In der Praxis: Klare Aufklärung, respektvolle Anrede/Pronomen, gemeinsam getroffene Entscheidungen, Zero‑Tolerance für Diskriminierung.

5) Verfahren mit Evidenz – was hilft wann?

Wir setzen unter anderem folgende Verfahren ein

  • Traumafokussierte KVT & Exposition (inkl. narrativer Ansätze): strukturierte Bearbeitung belastender Erinnerungen.
  • EMDR: bilaterale Stimulation zur Verarbeitung traumatischer Gedächtnisinhalte.
  • Neurofeedback: EEG‑basiertes Training, das die eigene Hirnaktivität in Echtzeit spiegelt und so Selbstregulation, Stabilisierung und die Reduktion von Übererregung unterstützt – indikationsgerecht und traumasensibel eingebettet.
  • Körper‑ und achtsamkeitsbasierte Elemente: Atem, sanfte Aktivierung, sensomotorische Übungen – stets dosisgerecht und eingebettet.
  • Ereigniskorrelierte Potenziale: Millisekundengenaue EEG‑Marker (z. B. P3, LPP), die Aufmerksamkeits‑ und Emotionsverarbeitung abbilden und Veränderungen im Therapieverlauf sichtbar machen – als ergänzende, nicht‑pathologisierende Verlaufsdiagnostik.
  • Psychoedukation & Skills: Verstehen, Einordnen, Selbstregulation üben.
    Wir wählen Methoden individuell, indikationsgerecht und kombinieren sie mit Schutz‑ und Kontextfaktoren.

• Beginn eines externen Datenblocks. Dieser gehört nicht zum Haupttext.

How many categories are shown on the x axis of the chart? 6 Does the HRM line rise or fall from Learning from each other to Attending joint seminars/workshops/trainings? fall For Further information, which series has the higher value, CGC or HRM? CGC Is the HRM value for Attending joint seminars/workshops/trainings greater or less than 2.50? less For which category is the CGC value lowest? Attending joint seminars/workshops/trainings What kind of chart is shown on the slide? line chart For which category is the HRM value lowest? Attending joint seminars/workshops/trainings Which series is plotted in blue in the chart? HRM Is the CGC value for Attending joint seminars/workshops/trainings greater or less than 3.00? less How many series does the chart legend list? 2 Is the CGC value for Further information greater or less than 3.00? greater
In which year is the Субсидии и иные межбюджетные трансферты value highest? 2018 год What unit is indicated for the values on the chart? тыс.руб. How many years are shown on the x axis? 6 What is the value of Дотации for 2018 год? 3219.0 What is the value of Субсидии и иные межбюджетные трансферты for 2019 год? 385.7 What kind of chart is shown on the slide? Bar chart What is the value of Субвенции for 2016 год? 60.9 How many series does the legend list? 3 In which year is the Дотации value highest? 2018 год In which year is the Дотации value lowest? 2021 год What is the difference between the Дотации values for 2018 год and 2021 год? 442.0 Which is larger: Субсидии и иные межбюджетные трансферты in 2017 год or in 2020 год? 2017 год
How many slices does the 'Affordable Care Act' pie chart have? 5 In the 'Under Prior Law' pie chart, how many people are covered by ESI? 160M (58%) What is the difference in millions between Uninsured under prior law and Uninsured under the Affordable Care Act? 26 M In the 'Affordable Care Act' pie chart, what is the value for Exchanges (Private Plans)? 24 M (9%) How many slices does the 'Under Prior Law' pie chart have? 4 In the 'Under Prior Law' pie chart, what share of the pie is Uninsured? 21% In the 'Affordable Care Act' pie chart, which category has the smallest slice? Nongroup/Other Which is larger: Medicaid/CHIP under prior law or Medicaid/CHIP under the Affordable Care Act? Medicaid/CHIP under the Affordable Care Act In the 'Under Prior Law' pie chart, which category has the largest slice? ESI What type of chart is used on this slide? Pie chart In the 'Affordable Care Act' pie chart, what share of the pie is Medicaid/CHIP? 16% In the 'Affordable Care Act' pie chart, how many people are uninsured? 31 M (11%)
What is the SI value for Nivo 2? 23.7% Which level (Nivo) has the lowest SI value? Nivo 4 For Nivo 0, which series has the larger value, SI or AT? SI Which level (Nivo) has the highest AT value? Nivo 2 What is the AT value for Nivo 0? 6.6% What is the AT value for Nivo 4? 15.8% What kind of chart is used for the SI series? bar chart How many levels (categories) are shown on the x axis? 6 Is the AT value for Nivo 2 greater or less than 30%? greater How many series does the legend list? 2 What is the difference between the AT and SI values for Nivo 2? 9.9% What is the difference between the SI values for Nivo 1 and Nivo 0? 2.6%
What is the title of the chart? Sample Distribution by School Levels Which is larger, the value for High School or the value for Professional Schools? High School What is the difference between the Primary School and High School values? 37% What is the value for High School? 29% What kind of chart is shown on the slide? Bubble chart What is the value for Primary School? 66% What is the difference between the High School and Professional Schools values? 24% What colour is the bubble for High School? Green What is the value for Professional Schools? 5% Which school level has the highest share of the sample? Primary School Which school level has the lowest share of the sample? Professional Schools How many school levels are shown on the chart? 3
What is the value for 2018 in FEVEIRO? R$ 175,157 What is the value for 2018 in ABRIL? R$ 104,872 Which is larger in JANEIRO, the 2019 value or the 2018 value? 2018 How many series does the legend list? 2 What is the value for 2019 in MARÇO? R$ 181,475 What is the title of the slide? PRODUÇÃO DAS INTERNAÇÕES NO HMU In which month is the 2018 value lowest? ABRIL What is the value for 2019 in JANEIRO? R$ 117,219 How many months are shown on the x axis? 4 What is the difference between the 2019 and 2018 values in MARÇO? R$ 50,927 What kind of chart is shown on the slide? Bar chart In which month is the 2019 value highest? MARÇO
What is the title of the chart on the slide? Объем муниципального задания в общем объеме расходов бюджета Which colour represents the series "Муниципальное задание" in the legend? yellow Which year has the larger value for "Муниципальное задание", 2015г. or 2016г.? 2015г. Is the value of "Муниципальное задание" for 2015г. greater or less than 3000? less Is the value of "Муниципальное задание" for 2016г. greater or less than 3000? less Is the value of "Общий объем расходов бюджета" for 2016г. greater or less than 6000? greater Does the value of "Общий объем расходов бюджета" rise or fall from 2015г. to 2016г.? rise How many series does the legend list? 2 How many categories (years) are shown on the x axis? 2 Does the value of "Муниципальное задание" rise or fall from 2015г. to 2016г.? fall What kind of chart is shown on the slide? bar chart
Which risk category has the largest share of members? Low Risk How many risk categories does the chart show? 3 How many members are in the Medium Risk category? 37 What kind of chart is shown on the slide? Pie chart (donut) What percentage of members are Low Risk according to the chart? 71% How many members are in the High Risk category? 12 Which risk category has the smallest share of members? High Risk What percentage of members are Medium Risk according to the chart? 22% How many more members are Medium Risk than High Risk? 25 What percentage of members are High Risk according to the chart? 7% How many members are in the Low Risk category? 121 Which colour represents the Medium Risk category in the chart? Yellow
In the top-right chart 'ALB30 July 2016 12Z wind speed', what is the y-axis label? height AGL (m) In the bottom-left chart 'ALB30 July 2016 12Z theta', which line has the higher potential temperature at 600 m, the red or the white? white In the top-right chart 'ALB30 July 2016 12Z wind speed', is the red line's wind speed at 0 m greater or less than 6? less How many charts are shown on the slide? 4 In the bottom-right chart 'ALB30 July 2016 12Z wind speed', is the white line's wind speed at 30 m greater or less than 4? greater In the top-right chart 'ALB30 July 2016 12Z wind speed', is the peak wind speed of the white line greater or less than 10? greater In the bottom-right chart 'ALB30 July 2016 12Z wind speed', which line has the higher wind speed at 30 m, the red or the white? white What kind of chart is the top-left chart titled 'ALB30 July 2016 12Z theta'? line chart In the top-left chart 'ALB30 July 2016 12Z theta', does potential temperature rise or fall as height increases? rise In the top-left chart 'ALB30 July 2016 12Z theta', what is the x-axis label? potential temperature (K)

6) Schutzfaktoren & Community‑Heilung

Heilung braucht mehr als Therapie: sichere Beziehungen, Community, Sinn, Rechte und Teilhabe. Wir fördern Peer‑Support, niedrigschwellige Selbsthilfetools und sichere Räume – offline wie online. Das stärkt Resilienz und mindert Rückfallrisiken.

7) Zugänge, Rechte & Qualitätsentwicklung

Gute Versorgung muss auffindbar, bezahlbar und respektvoll sein. Wir arbeiten an Leitlinien‑Transfer, Fortbildungen und Qualitätsstandards für Praxen und Institutionen – von der Terminvergabe bis zur Nachsorge. Dazu gehören Monitoring, Feedback‑Schleifen und kontinuierliche Wissensaufbereitung.